サロンの窓の外、慌ただしく走り回る使用人達に驚いた。

「帰って来たわ!」

お母様の声で反射的に立ち上がってしまった。

「本当よ、帰って来たのよ」

お祖母さまの優しい声が肯定する。
会いたい!会いたい!会いたい!
サロンの窓の外、遠くに豆粒みたいな黒い馬が見える。

「帰って……来た……」

ゆっくりとだけど、少しずつ大きくなって来る姿……誇らしげにクワイに跨がってるルークの顔が見える!

「ダメよ!」

ガシリと手首を掴まれたかと思ったら、肩も腰も掴まれてた。
何で?

「エリーゼ、今飛び出したら怪我をするわ」

お母様に手首を掴まれてた。
エミリやシンシアが肩やら腕を掴んで、アニスが腰を掴んでた。
無意識に前傾姿勢になってた……良かった、お母様達がいてくれて。アニスだけじゃ止まらなかった……

好き……大好き……ずっと顔が見たかった……

「エリーゼ様……」

アニスの声が何処か遠くに聞こえる。

「エリーゼ、泣き顔で出迎えたら心配してしまうわ」

お母様の声……私……
目尻に当てられる柔らかい布……泣き顔?

「ルーク様と四番隊が帰還致します。
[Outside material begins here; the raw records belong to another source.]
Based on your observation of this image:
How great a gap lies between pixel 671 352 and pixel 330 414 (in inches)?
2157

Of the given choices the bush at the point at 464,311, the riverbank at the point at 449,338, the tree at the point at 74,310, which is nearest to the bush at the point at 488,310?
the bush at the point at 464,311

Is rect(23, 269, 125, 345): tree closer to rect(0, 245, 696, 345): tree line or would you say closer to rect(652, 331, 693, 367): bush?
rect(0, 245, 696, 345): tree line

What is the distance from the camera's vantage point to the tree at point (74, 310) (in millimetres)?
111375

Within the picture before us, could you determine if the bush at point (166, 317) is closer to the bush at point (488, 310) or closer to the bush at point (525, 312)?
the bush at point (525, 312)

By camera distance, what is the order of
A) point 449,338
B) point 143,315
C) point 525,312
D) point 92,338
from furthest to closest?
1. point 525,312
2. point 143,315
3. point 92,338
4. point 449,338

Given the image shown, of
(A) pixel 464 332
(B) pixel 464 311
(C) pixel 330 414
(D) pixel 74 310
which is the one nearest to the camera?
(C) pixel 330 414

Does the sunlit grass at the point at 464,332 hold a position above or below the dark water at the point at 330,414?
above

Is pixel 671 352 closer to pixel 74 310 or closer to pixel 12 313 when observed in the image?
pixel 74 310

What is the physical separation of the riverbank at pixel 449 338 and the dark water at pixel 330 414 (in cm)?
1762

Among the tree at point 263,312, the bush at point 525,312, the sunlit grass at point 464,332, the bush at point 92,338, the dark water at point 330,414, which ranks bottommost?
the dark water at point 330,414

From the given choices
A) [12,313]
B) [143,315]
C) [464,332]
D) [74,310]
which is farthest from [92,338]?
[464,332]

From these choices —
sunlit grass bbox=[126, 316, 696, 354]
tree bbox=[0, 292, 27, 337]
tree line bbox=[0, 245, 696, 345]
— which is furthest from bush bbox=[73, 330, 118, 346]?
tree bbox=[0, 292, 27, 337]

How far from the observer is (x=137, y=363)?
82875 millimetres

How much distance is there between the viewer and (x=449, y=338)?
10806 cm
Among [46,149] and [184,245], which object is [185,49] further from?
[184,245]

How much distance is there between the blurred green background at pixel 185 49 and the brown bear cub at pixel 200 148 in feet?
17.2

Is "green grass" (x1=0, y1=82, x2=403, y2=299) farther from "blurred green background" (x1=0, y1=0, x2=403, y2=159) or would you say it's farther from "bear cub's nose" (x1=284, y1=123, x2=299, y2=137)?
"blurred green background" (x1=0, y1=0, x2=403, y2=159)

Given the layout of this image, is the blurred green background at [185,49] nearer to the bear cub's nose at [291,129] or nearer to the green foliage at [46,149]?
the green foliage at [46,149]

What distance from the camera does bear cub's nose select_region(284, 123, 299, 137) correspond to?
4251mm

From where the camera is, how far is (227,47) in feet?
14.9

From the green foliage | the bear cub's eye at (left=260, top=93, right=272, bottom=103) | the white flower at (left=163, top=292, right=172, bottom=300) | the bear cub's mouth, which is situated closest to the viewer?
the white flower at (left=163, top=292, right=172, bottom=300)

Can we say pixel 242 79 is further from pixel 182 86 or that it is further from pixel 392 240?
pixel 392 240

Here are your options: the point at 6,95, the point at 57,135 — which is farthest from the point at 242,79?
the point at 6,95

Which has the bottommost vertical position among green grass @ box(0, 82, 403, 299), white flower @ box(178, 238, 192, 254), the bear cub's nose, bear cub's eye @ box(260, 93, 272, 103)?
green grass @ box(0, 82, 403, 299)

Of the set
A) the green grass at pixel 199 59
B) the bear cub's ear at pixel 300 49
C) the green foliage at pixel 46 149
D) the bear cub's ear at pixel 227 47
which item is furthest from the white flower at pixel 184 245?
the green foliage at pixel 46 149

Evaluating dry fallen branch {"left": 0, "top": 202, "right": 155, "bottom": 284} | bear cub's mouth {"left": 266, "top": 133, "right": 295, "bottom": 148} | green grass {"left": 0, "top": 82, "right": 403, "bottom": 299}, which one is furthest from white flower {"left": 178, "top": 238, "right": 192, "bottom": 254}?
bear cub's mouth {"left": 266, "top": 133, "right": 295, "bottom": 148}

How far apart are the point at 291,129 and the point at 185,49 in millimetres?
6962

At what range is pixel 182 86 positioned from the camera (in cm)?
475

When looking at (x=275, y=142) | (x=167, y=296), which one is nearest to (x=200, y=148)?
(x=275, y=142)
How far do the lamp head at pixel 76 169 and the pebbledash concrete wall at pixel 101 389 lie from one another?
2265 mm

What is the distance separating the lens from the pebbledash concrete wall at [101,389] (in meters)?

是非とも正面玄関前までおいで下さいますように」

「今行きます。さ、エリーゼ行きましょう。貴女の婚約者が帰って来たのよ、貴女が一番にお出迎えしなければ……ね」

優しいお母様の顔が滲んで見えて、困って笑ってしまった。何で私泣いたんだろ?
お母様の手布が私の涙を吸ってくれてる……笑顔で……笑顔で出迎えたい。

「えへ……お母様ありがと……」

子供みたいな言葉遣いになったけど、怒られなかった。

「愛しい方が帰って来たのだもの仕方ないわ。初めては心細いし、会えない辛さもあるわ。だから泣いてしまうのも仕方ないのよ」

コクリと頷くと涙も止まった。

「さ、早く行きましょう。エリーゼ、初陣の無事帰還を喜びましょう」

「はいっ!」

はやる気持ちを抑えてアニスと手を繋いでエントランスへと出る。
大きく開け放たれた正面玄関の扉の向こう、自信に満ち溢れたルークの笑顔が見える。

「エリーゼ様、こちらを」

ドレスコートを着せられ、正面玄関から出る。
冷たい空気の中、隊員達も意気揚々と誇らしげだ。
気が付けばアニスの手は離れ、両親に挟まれセンターに立たされてました。